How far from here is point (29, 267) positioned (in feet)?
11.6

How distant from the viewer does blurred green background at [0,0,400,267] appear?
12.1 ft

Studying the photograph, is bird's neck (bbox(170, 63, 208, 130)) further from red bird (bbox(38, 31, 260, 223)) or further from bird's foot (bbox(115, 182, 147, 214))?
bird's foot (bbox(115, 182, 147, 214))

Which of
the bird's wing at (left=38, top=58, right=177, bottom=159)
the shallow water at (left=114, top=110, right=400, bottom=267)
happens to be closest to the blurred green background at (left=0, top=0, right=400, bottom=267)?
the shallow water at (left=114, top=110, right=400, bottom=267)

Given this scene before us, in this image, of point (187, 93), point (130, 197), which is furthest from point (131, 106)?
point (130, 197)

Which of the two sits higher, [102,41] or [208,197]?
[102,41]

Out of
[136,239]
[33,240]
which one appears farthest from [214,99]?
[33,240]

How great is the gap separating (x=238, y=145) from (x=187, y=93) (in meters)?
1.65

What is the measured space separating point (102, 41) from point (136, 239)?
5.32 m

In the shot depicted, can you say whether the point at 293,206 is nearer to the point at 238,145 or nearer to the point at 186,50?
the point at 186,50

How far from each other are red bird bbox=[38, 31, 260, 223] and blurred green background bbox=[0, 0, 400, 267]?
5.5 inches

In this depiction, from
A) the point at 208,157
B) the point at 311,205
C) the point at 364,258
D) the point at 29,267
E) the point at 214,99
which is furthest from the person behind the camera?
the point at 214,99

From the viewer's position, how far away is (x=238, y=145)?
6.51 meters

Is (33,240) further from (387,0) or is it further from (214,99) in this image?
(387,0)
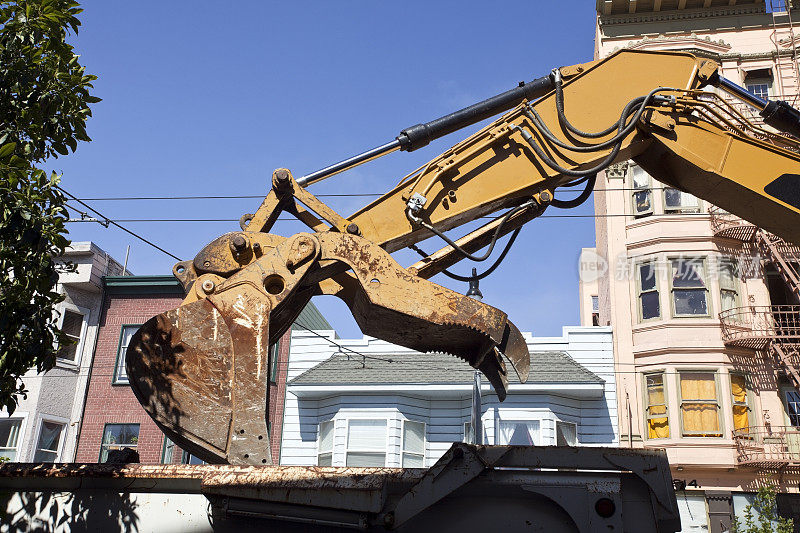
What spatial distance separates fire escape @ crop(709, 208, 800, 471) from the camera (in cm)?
1611

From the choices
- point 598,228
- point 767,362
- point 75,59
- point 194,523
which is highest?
point 598,228

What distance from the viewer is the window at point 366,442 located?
55.1ft

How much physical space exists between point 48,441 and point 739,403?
17.9 meters

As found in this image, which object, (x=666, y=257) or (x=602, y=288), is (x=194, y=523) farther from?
(x=602, y=288)

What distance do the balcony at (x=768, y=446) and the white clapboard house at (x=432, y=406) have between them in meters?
2.82

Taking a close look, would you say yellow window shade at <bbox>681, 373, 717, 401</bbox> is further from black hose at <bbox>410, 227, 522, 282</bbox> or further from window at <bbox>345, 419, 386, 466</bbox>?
black hose at <bbox>410, 227, 522, 282</bbox>

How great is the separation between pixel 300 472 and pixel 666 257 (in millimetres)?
15982

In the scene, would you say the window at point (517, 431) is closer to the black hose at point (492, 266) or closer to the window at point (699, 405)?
the window at point (699, 405)

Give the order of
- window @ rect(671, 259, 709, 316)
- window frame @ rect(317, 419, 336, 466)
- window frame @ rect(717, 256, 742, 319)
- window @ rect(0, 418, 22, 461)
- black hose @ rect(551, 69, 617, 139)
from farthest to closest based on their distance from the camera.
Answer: window @ rect(0, 418, 22, 461) → window frame @ rect(717, 256, 742, 319) → window @ rect(671, 259, 709, 316) → window frame @ rect(317, 419, 336, 466) → black hose @ rect(551, 69, 617, 139)

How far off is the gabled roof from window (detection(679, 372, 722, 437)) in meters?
2.24

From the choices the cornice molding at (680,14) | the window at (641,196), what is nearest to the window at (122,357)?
the window at (641,196)

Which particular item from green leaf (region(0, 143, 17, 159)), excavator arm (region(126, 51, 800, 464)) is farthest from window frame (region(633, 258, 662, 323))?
green leaf (region(0, 143, 17, 159))

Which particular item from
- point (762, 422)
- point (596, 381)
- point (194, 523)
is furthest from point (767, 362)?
point (194, 523)

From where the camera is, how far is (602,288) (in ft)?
72.7
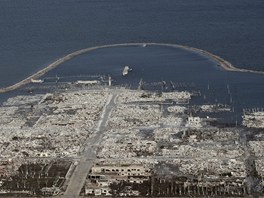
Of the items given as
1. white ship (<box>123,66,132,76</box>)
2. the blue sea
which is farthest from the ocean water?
white ship (<box>123,66,132,76</box>)

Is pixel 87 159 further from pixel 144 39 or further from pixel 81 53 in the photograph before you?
pixel 144 39

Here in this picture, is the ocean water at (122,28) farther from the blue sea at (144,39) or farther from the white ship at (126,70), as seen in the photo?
the white ship at (126,70)

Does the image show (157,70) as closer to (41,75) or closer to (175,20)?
(41,75)

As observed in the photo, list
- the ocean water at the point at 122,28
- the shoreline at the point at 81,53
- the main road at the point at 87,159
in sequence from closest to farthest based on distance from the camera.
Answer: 1. the main road at the point at 87,159
2. the shoreline at the point at 81,53
3. the ocean water at the point at 122,28

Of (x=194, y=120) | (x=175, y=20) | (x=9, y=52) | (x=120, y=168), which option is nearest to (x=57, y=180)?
(x=120, y=168)

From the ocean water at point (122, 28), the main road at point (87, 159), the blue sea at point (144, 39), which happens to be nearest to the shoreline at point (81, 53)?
the blue sea at point (144, 39)

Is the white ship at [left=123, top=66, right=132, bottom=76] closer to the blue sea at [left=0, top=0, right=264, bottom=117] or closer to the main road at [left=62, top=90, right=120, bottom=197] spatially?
the blue sea at [left=0, top=0, right=264, bottom=117]
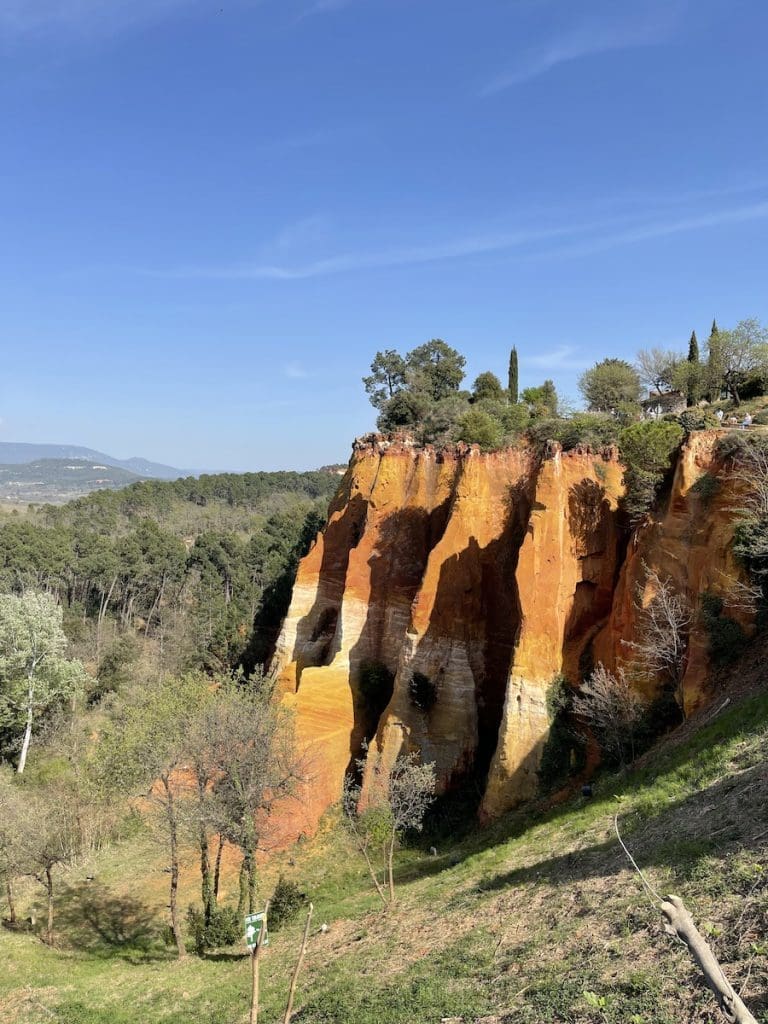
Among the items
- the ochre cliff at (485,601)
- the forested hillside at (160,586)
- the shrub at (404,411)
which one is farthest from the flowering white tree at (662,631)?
the forested hillside at (160,586)

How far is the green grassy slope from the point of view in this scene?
28.9 feet

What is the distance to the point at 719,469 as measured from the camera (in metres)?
19.6

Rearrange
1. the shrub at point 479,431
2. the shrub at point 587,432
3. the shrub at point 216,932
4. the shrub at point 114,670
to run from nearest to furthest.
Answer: the shrub at point 216,932
the shrub at point 587,432
the shrub at point 479,431
the shrub at point 114,670

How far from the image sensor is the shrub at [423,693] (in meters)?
24.9

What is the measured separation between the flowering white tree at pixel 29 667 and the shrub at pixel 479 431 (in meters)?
26.2

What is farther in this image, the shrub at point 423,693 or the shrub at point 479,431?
the shrub at point 479,431

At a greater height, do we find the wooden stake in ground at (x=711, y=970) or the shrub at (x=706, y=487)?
the shrub at (x=706, y=487)

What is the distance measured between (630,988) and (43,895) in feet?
73.4

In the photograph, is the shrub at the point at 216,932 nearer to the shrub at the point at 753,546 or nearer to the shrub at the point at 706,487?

•••

▶ REQUIREMENTS
Extract, exactly as they appear, the lines from the one containing "How far from the" through the final line.

▶ REPLY
How far from the image sensor is the shrub at [423,693] (in meters)?
24.9

What is the measured separation between the flowering white tree at pixel 29 667 and the shrub at pixel 479 431 (in meters)?
26.2

What is farther in this image, the shrub at point 423,693 or the shrub at point 479,431?
the shrub at point 479,431

At a greater height, do we find the wooden stake in ground at (x=711, y=970) or the shrub at (x=706, y=487)?
the shrub at (x=706, y=487)

What is the distance measured between (630,988) and (43,895) in feet?
73.4

In the photograph, is the shrub at the point at 216,932 nearer to the shrub at the point at 753,546 or nearer to the shrub at the point at 706,487?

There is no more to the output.